(Quoted passage)
========

Despite what is said in the Reamended Particulars, the Claimant sought to recover sums back only to March 2013. At that point he was working for Gleeson. As I have noted, his evidence was that his work went beyond that which was strictly needed to make the Gleeson introduction, but was also that he had not communicated that fact to the Defendant. As such, it seems that at this stage of the parties’ relationship there was no request from the Defendant for the additional work and no anticipation (or at least no anticipation with any sensible basis) that the Defendant would pay for the additional work.
That conclusion is supported by the fact that the unjust enrichment claim is pleaded as an alternative to the contract claim. On any analysis the Agreement only incepted in August 2013. If the quantum meruit is premised on the Agreement in some way having failed, it logically cannot arise before the Agreement was thought to have come into effect.

========

(Stated exercise 1)
Answer from the judgment excerpt:
(a) How far back did the Claimant actually seek to recover sums?
(b) For whom was the Claimant working at that point?
(c) When did the Agreement incept?
(Stated exercise 2)
List every party, company, or document that the judgment excerpt names with a capitalized term.
(Stated exercise 3)
Write the next paragraph of the judgment excerpt, beginning after its last sentence.
The lines that come next are taken from a separate source.

(Entries shown)
========

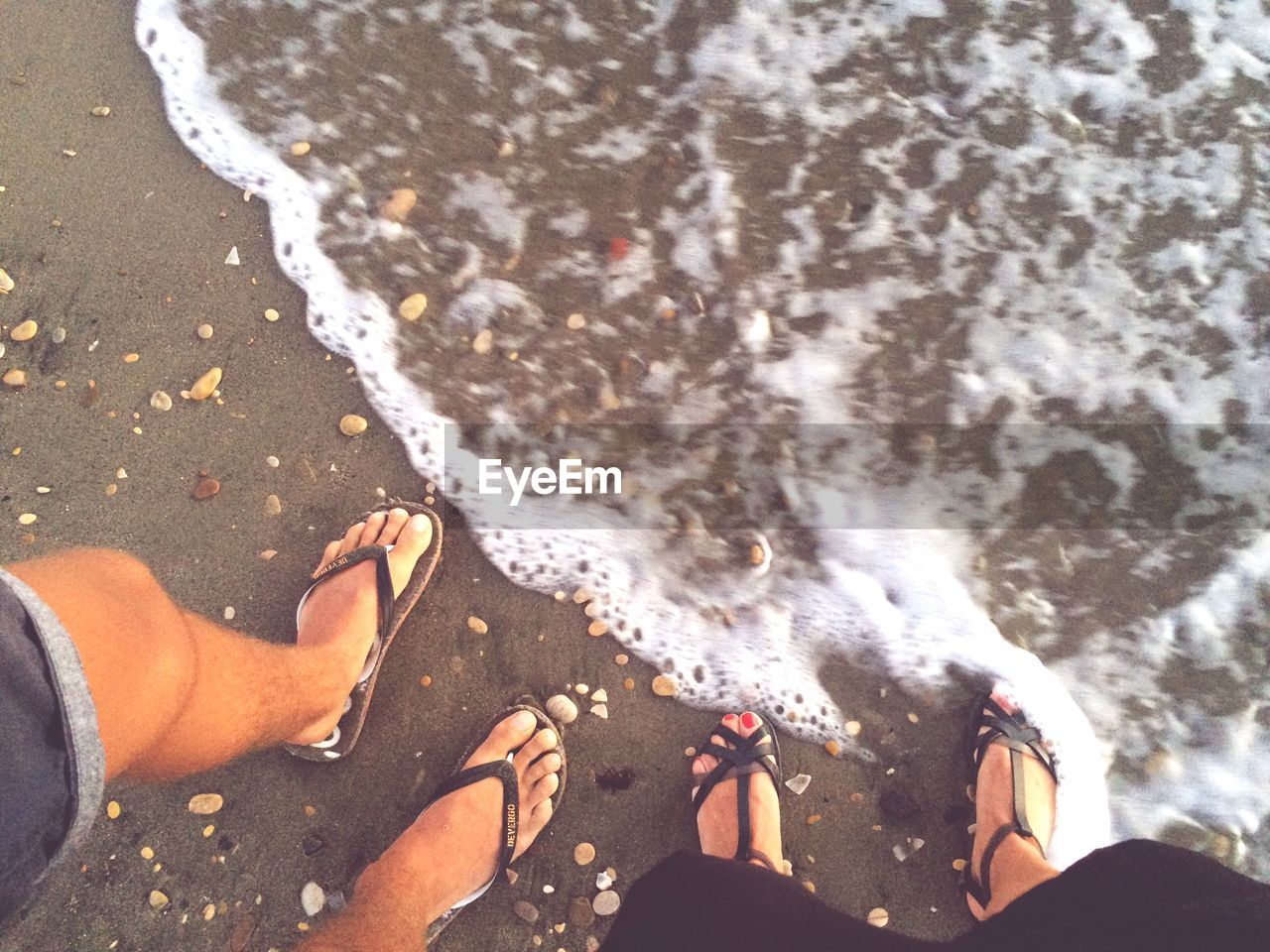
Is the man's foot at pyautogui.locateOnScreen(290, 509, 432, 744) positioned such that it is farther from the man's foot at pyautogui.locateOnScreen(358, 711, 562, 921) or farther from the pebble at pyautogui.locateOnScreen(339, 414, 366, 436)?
the man's foot at pyautogui.locateOnScreen(358, 711, 562, 921)

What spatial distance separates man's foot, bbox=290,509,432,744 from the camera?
2.07 m

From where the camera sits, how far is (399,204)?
97.7 inches

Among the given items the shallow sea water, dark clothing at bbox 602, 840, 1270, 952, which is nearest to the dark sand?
the shallow sea water

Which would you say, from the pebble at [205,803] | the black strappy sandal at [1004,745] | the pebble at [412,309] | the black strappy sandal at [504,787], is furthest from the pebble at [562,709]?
the pebble at [412,309]

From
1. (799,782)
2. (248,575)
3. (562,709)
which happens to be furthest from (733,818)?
(248,575)

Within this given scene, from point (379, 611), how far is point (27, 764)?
1.08 m

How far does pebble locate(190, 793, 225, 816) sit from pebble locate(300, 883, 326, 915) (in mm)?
321

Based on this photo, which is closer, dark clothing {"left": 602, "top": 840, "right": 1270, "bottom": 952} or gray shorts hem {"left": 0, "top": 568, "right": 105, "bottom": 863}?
gray shorts hem {"left": 0, "top": 568, "right": 105, "bottom": 863}

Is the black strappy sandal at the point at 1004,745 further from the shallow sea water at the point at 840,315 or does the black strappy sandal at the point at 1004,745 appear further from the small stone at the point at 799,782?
the small stone at the point at 799,782

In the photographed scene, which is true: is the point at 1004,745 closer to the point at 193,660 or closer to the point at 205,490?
the point at 193,660

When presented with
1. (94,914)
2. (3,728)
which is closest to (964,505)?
(3,728)

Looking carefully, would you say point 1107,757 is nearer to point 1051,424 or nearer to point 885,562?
point 885,562

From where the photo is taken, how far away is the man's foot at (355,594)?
2.07 metres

========

(Task answer 1)
(a) Back to March 2013.
(b) Gleeson.
(c) August 2013.

(Task answer 2)
Reamended Particulars, Claimant, Gleeson, Defendant, Agreement

(Task answer 3)
That takes the analysis forward to August 2013, when I have found that the Agreement was entered into between the parties and was a contract, rather than being binding in honour only. It seems to me that the decision in Barton is therefore highly significant. In that case the majority of the Supreme Court found at [96] that:
When parties stipulate in their contract the circumstances that must occur in order to impose a legal obligation on one party to pay, they necessarily exclude any obligation to pay in the absence of those circumstances; both any obligation to pay under the contract and any obligation to pay to avoid an enrichment they have received from the counterparty being unjust.
On this point, the dissenting Justices were in agreement with the majority. Lord Leggat emphasised at [191]:
In relation to the subject matter of the contract, the law of contract determines, and governs the consequences of, not only the existence but also the absence of an obligation on one contracting party to confer a benefit on the other. To redistribute the allocation of benefits and losses provided for by the law of contract by applying another set of legal principles would undercut this regime.
Finally, Lord Burrows noted at [237]:
The parties’ own allocation of risk can override the law of unjust enrichment that would be imposed if there were no such exclusion. If the unilateral contract was an ‘if, but only if’ contract in the strong sense, restitution for unjust enrichment would have been excluded.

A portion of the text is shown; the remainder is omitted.